REQUIRED TASK →
Put everything from the line containing "What distance from" down to the last of the lines below into a Markdown table with the columns Number and Text, numbering each line and leaving out blank ones.
——————
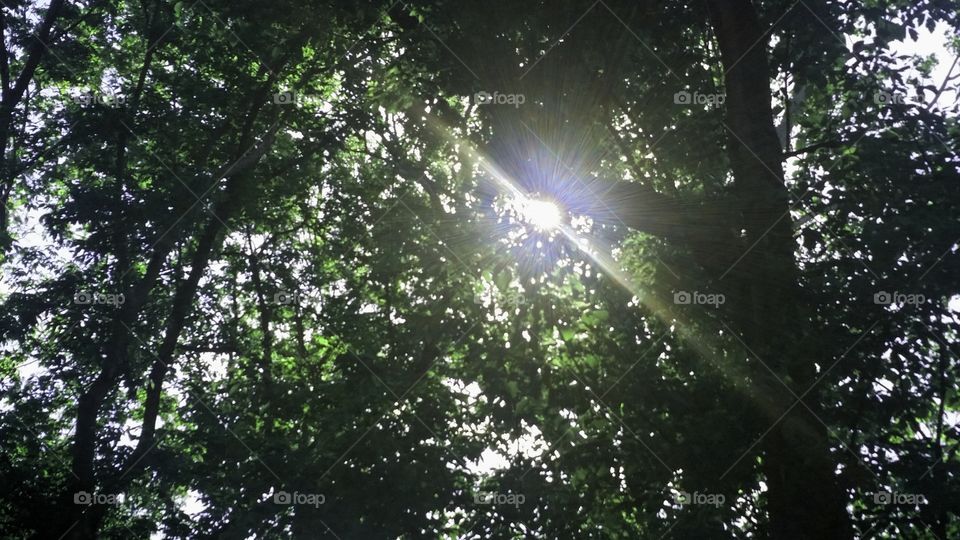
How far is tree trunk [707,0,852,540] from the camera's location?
30.0 ft

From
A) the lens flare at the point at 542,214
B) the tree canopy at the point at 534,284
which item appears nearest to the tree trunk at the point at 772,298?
the tree canopy at the point at 534,284

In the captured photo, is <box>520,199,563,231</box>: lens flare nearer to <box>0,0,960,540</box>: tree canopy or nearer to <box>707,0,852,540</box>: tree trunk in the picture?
<box>0,0,960,540</box>: tree canopy

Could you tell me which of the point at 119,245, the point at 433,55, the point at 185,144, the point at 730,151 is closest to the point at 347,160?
the point at 185,144

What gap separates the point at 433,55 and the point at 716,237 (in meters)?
4.79

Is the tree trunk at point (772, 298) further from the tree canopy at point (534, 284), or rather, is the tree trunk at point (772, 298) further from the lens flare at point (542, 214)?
the lens flare at point (542, 214)

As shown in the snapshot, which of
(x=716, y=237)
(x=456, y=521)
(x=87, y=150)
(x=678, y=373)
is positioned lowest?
(x=456, y=521)

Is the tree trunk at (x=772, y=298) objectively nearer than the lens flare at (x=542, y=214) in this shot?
Yes

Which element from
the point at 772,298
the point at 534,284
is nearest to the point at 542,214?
the point at 534,284

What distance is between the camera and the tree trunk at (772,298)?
9133 mm

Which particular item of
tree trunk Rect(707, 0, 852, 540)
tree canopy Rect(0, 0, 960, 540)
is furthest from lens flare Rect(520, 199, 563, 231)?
tree trunk Rect(707, 0, 852, 540)

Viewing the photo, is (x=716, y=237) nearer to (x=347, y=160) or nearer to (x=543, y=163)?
(x=543, y=163)

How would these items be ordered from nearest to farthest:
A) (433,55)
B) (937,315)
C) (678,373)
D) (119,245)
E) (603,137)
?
(937,315), (678,373), (433,55), (603,137), (119,245)

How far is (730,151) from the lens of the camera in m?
Answer: 11.3

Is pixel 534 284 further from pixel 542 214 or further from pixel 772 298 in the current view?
pixel 772 298
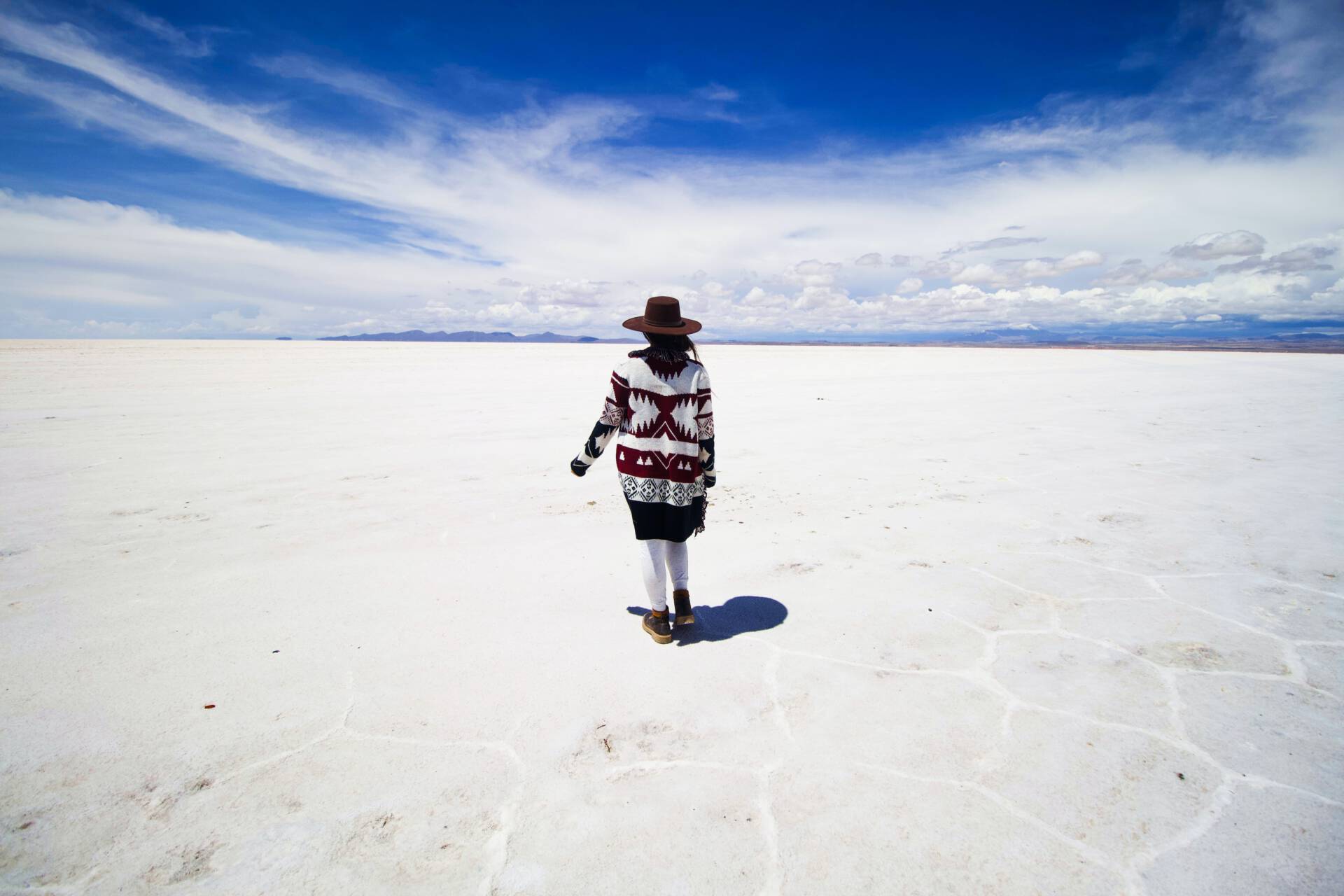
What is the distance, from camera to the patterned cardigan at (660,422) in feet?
10.3

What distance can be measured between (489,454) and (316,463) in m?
1.96

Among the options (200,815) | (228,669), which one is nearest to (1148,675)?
(200,815)

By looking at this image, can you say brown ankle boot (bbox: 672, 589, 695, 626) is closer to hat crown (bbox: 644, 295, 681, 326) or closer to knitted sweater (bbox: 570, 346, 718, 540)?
knitted sweater (bbox: 570, 346, 718, 540)

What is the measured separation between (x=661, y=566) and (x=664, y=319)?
1.38 m

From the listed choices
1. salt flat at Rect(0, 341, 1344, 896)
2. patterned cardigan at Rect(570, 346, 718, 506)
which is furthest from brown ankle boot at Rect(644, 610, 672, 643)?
patterned cardigan at Rect(570, 346, 718, 506)

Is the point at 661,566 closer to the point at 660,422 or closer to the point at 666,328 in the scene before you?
the point at 660,422

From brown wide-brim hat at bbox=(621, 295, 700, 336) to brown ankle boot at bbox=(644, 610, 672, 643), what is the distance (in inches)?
61.2

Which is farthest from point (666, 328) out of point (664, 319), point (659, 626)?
point (659, 626)

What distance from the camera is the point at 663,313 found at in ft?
10.2

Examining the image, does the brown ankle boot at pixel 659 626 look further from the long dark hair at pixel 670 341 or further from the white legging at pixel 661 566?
the long dark hair at pixel 670 341

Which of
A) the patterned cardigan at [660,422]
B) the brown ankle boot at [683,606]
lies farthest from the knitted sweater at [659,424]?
——————
TASK RESULT →
| Number | Text |
|---|---|
| 1 | What distance from the camera is the point at 663,313 found at in ft? |
| 2 | 10.2 |
| 3 | Examining the image, does the brown ankle boot at pixel 659 626 look further from the long dark hair at pixel 670 341 or further from the white legging at pixel 661 566? |
| 4 | the long dark hair at pixel 670 341 |
| 5 | Which of |
| 6 | A) the patterned cardigan at [660,422] |
| 7 | B) the brown ankle boot at [683,606] |
| 8 | lies farthest from the knitted sweater at [659,424]? |